EXTRAIT DE PAGE:
Le tableau : Voir ici le schéma de chronologie présenté ce matin (avec les trois niveaux)
LES DÉLAIS PROPOSÉS ET LEURS CONDITIONS
La salle et la vidéo
La salle, contrairement à ce qui a pu donc être envisagé dans le scénario cible, verrait sa période d’exclusivité préservée à 4 mois après la sortie d’un film en salle. Toutefois, un système de dérogation, plus ouvert que l’actuel (qui n’est jamais utilisé), serait mis en place : ce système automatique pour « une large majorité des films sortis », dixit le document du médiateur, pour autoriser l’exploitation en vidéo et VàD (EST et locative) à trois mois.
Pour obtenir cette dérogation, les ayants droit auraient à faire une simple déclaration au CNC, avant ou après la sortie en salle. Elle sera « automatiquement mise en œuvre sur la base du nombre d’entrées constatées ou extrapolées », indique le document, sachant néanmoins que le seuil est « à déterminer dans l’accord de façon à ce que une large majorité des films soit concernée ».
En outre, le scénario prévoit, comme attendu, le dégel complet des droits VàD à l’acte sur toutes les autres fenêtres d’exploitation.
Le scénario cible évoque également la possibilité, sans plus de précisions, d’engager des « expérimentations au plan local pour tester des dispositifs innovants. Ces expérimentations, agréées par le CNC, seront temporaires et soumises à évaluation ».

ENREGISTREMENTS FOURNIS:
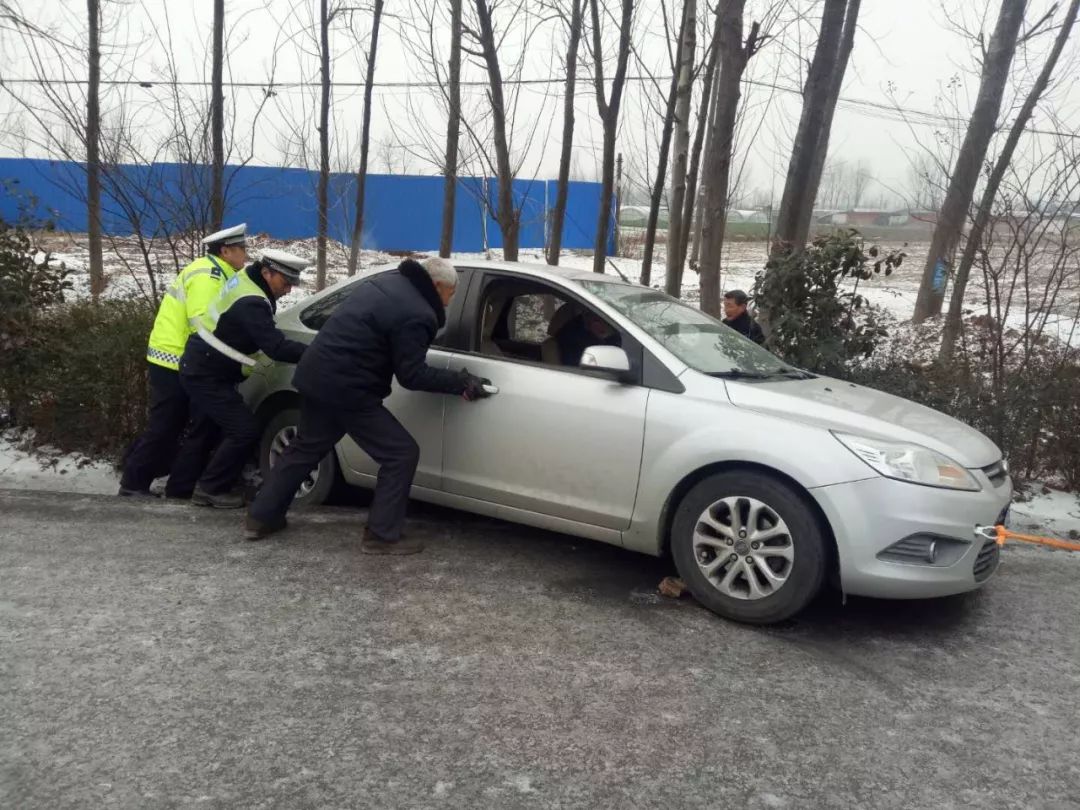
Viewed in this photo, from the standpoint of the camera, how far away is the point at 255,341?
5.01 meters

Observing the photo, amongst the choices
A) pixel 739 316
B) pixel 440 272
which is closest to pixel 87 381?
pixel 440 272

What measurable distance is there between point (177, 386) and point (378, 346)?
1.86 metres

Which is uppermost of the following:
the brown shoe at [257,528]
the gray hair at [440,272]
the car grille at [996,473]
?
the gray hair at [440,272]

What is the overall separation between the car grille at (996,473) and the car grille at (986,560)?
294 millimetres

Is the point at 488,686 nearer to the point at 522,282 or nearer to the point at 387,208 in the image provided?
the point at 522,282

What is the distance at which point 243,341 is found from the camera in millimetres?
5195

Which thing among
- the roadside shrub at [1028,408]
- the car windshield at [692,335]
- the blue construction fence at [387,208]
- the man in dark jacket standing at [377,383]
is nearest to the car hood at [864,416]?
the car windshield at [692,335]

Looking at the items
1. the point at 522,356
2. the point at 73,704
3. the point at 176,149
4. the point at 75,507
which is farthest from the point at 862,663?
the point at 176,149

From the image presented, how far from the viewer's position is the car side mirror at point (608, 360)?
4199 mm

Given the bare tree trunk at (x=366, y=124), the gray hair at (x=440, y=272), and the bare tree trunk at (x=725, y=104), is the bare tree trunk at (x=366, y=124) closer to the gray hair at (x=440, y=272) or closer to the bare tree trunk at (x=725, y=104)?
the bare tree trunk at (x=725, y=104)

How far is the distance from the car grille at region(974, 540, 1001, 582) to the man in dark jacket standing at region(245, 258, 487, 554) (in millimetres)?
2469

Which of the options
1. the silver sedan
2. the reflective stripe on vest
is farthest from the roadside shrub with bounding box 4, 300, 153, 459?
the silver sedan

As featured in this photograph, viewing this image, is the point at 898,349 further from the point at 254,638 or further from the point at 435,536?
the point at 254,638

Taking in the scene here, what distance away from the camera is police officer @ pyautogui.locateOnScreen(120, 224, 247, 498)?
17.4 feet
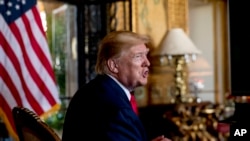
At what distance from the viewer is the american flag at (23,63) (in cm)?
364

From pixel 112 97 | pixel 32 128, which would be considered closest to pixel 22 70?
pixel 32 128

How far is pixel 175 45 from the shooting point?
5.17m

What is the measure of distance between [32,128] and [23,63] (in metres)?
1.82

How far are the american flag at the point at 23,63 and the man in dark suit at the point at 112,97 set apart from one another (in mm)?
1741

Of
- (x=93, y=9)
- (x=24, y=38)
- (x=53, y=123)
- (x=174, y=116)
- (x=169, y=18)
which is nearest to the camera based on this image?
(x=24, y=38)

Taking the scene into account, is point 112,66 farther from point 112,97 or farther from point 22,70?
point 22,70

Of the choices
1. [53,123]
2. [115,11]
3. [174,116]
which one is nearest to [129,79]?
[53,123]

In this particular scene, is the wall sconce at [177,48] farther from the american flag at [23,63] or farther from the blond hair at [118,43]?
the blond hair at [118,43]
--
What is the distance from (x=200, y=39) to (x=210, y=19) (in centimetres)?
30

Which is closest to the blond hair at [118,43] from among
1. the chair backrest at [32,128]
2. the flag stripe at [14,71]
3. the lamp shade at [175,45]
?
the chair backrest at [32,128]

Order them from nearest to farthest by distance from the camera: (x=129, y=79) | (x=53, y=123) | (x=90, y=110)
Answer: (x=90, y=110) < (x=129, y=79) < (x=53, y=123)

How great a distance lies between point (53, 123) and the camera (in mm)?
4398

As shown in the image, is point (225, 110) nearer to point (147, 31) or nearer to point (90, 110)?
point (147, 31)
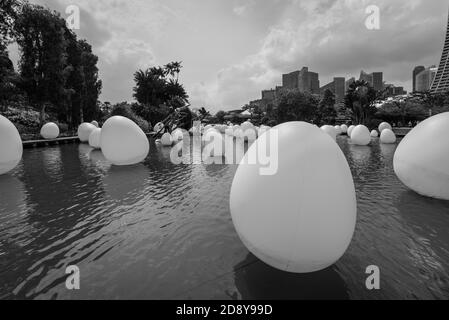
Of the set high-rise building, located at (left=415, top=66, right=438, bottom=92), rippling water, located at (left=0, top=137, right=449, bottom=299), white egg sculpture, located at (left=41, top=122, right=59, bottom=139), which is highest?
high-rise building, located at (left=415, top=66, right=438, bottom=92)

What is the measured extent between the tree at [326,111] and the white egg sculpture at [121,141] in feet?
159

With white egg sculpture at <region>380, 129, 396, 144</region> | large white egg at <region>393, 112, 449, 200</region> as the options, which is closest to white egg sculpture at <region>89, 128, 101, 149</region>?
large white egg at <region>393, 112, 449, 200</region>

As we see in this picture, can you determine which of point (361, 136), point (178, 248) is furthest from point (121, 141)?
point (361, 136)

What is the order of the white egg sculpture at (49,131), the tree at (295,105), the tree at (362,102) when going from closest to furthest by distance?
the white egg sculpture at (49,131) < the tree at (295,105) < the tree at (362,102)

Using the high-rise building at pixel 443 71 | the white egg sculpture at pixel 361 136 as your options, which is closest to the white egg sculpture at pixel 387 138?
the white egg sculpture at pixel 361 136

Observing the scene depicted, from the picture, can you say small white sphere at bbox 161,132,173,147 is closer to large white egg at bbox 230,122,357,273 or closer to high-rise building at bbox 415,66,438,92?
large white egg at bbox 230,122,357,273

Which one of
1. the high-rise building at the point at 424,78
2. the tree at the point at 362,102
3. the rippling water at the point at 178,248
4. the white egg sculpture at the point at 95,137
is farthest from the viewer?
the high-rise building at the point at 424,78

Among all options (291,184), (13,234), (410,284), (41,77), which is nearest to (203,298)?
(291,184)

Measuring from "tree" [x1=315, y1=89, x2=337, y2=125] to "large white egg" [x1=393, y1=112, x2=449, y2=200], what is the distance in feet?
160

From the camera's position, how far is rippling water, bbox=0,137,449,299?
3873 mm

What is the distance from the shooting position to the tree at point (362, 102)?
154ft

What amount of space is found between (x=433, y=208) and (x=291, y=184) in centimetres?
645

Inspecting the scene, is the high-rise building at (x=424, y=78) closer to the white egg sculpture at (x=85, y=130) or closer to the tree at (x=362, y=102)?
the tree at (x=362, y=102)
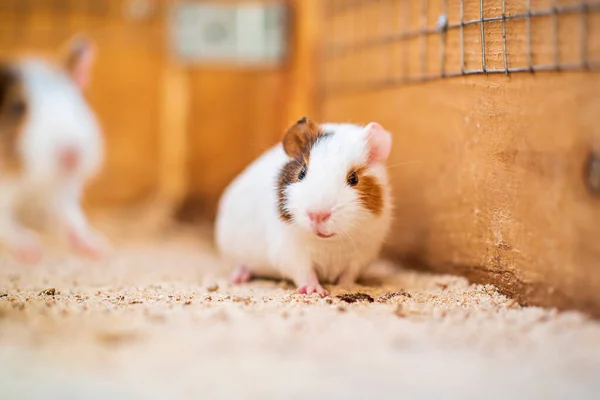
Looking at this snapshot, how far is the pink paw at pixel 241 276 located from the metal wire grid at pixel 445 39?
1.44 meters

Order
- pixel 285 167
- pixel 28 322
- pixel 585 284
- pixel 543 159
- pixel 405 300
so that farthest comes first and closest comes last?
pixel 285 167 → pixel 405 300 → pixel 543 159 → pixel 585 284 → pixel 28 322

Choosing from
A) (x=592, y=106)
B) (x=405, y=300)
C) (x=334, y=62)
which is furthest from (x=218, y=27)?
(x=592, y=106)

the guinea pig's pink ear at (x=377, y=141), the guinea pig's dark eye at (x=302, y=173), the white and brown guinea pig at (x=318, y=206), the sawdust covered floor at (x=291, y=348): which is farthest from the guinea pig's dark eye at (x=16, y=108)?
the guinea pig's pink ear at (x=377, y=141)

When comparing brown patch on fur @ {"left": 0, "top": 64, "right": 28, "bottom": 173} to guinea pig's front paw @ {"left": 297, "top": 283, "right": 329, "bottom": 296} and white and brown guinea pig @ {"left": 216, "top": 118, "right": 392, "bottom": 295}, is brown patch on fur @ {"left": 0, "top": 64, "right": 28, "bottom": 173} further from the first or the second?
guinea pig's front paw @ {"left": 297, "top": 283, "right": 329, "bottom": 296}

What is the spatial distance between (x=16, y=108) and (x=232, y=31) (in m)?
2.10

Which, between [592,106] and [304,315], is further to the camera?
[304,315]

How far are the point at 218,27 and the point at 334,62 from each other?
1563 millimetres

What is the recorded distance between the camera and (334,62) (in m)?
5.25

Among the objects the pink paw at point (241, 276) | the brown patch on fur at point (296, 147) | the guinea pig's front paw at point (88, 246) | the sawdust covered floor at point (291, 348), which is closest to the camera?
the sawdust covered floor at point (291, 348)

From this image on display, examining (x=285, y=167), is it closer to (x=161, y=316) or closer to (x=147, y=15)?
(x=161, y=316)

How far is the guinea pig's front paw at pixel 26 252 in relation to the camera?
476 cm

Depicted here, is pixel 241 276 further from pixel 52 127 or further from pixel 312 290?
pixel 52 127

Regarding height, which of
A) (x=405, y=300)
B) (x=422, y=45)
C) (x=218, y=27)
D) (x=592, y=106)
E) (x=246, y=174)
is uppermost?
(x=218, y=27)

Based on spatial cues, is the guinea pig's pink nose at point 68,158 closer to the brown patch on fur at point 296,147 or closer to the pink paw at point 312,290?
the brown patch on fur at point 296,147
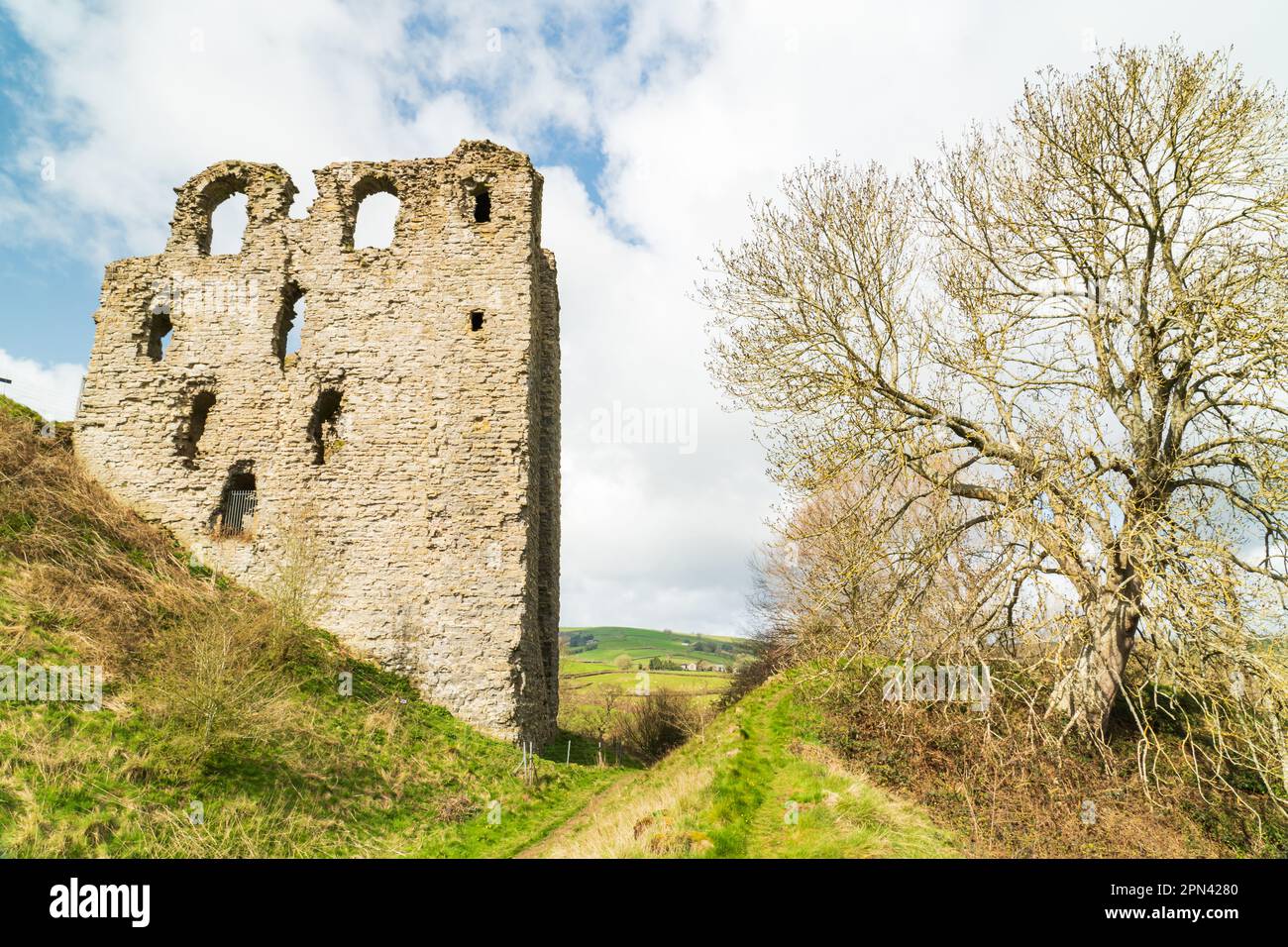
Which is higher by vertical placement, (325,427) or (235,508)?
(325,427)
...
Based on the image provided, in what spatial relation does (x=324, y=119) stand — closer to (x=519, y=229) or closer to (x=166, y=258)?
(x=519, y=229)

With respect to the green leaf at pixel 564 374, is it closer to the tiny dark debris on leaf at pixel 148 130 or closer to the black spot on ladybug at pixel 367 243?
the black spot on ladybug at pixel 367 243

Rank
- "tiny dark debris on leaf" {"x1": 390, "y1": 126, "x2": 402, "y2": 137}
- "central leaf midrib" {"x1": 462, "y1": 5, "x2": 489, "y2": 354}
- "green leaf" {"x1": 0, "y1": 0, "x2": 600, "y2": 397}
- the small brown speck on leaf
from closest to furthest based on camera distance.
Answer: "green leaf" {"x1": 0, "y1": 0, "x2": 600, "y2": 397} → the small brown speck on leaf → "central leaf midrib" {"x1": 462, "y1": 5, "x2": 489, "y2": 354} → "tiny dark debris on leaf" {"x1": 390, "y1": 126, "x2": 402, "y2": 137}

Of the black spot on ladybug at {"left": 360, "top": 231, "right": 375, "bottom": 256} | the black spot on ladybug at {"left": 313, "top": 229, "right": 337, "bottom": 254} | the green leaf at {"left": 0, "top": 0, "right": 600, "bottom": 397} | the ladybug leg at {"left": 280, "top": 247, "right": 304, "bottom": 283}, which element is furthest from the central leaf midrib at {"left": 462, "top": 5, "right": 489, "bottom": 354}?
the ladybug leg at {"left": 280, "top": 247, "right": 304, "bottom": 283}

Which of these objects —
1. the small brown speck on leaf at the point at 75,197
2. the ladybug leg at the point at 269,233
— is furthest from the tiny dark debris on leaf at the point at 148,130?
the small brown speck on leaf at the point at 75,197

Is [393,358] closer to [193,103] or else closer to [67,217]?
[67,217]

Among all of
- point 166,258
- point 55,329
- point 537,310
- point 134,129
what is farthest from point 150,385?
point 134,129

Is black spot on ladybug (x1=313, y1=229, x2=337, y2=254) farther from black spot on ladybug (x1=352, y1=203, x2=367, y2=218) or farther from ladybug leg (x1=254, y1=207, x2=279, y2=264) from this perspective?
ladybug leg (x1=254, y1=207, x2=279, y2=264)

CONSIGNE DONNÉE A: Traduisez en anglais cette phrase de l'extrait sur les délais d'exploitation des films : « En outre, le scénario prévoit, comme attendu, le dégel complet des droits VàD à l’acte sur toutes les autres fenêtres d’exploitation. »
CONSIGNE DONNÉE B: Recopiez une partie de l'extrait sur les délais d'exploitation des films, en commençant aux mots "Pour obtenir cette" et en vous arrêtant après les mots "autres fenêtres d’exploitation.".
CONSIGNE DONNÉE C: Poursuivez l'extrait sur les délais d'exploitation des films à partir de l'endroit où il s'arrête.

RÉSULTAT FINAL A: In addition, the scenario provides, as expected, for the complete lifting of the freeze on transactional VOD rights across all other release windows.

RÉSULTAT FINAL B:
Pour obtenir cette dérogation, les ayants droit auraient à faire une simple déclaration au CNC, avant ou après la sortie en salle. Elle sera « automatiquement mise en œuvre sur la base du nombre d’entrées constatées ou extrapolées », indique le document, sachant néanmoins que le seuil est « à déterminer dans l’accord de façon à ce que une large majorité des films soit concernée ».
En outre, le scénario prévoit, comme attendu, le dégel complet des droits VàD à l’acte sur toutes les autres fenêtres d’exploitation.

RÉSULTAT FINAL C:
La 1re fenêtre de télévision payante
Les télévisions payantes, Canal+, ainsi qu’OCS on imagine, sous condition d’un accord interprofessionnel avec le cinéma renouvelé pour la période de validité de la nouvelle chronologie, verraient, pour les films en première fenêtre, leur délai avancé à 7 mois après la sortie en salle du film, ou 6 mois en cas de dérogation obtenue sur la salle. La durée d’exclusivité serait alors de 8 mois, ou de 7 mois en cas de dérogation salle.
La 2e fenêtre de télévision payante et la SVàD « vertueuse »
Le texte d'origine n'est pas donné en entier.